21. The kit according to claim 20, wherein the kit fuirther comprises at least one additional inhibitor selected from:

i) an inhibitor of the mutant receptor tyrosine kinase; and

ii) an MEK inhibitor

22. The kit according to claim 21, wherein the kit comprises an inhibitor of the mutant receptor tyrosine kinase.

23. The kit according to claim 21, wherein the kit comprises an MEK inhibitor.

24. The kit according to claim 21, wherein the kit comprises an inhibitor of the mutant receptor tyrosine kinase and an MEK inhibitor.

25. The kit according to claim 21, wherein the CDK4 inhibitor and the at least one additional inhibitor are present in a single formulation.
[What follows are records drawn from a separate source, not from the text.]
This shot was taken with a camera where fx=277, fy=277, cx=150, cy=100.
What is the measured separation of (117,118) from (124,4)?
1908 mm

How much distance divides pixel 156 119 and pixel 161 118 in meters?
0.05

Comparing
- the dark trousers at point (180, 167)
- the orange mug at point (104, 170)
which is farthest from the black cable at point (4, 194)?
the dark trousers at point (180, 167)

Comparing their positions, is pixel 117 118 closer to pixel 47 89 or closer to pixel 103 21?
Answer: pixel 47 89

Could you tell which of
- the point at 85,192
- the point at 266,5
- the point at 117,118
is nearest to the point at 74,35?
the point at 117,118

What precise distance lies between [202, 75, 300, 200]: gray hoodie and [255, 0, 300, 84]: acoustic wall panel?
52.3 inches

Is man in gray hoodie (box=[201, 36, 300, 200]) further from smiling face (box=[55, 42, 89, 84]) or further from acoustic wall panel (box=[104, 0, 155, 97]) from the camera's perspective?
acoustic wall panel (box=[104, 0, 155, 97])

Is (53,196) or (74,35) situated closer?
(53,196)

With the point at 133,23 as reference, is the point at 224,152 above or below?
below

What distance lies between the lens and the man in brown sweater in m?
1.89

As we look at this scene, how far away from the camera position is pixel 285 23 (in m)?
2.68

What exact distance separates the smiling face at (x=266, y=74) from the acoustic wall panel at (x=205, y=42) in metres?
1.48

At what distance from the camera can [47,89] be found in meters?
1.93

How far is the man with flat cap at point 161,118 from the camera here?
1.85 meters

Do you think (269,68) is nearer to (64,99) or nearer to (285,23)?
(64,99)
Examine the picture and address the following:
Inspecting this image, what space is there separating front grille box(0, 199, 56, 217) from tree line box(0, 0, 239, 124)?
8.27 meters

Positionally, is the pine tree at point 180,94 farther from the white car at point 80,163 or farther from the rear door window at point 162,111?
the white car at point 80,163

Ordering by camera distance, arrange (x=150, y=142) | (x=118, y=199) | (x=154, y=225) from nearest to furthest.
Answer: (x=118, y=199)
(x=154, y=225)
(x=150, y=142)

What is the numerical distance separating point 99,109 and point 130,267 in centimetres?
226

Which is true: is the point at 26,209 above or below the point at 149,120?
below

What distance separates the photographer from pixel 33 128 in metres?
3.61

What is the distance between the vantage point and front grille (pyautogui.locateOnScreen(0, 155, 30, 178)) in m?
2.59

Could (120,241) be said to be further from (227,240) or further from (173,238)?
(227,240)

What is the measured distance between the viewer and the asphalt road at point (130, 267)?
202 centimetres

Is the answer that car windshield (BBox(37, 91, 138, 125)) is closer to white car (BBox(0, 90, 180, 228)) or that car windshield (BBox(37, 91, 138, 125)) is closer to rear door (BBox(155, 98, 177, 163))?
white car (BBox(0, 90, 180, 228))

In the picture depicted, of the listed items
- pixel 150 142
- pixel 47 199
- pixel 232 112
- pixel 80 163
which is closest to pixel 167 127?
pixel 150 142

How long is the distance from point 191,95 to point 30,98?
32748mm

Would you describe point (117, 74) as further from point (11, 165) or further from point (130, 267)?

26. The kit according to claim 21, wherein the CDK4 inhibitor and the at least one additional inhibitor are present as separate formulations.

27. A system comprising:

a) a CDK4 inhibitor; and

b) at least one of:

i) a mutant receptor tyrosine kinase inhibitor; and

ii) an MEK inhibitor.

28. The system according to claim 27, wherein the system comprises a mutant receptor tyrosine kinase inhibitor.

29. The system according to claim 27, wherein the system comprises an MEK inhibitor.

30. The system according to claim 27, wherein the system comprises a mutant receptor tyrosine kinase inhibitor and an MEK inhibitor.